In a shallow dish, stir together the flour and 1/4 teaspoon of the pepper. Dredge the chicken pieces in the seasoned flour.

In a large, heavy saucepan or Dutch oven, heat the oil over medium-high heat. Add the chicken and cook, turning once, until browned on both sides, about 5 minutes total. Transfer to a platter.

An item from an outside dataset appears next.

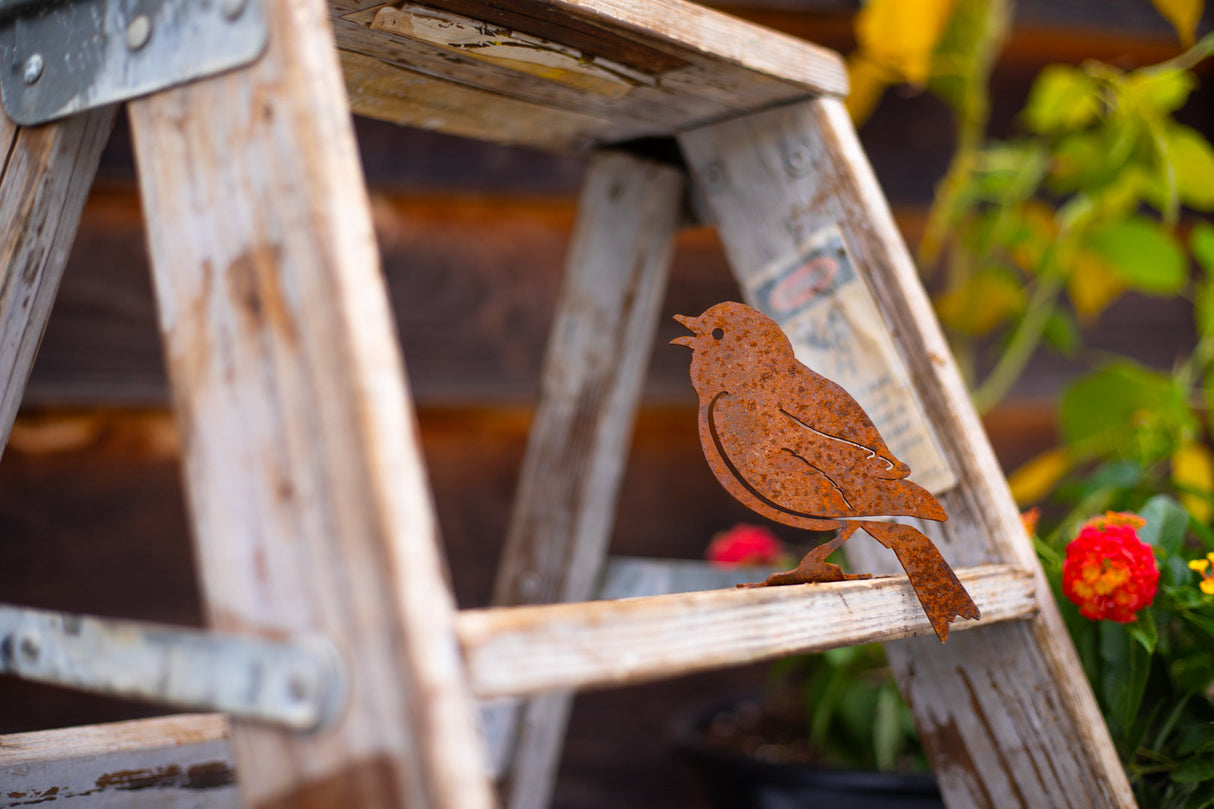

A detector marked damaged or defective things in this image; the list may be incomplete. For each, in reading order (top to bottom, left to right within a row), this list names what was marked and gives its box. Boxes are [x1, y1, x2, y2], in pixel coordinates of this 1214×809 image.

rusty metal bird [676, 300, 980, 640]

Add the shallot to the pan and saute until softened, about 1 minute. Add the mushrooms and saute until lightly browned, 3 to 4 minutes. Stir in the onions and saute until they begin to pick up some brown color, 2 to 3 minutes.

Stir in the stock and wine and deglaze the pan, scraping up any browned bits. Return the chicken to the pan, and bring to a boil. Cover, reduce the heat to low, and simmer, stirring occasionally, until the chicken and vegetables are tender, 45 to 50 minutes. Stir in vinegar, chopped thyme and the remaining 1/4 teaspoon pepper.

To serve, divide the vegetables among warmed shallow individual bowls. Top each portion with 2 pieces of chicken, 1 light meat and 1 dark. Garnish with thyme sprigs. Serve immediately.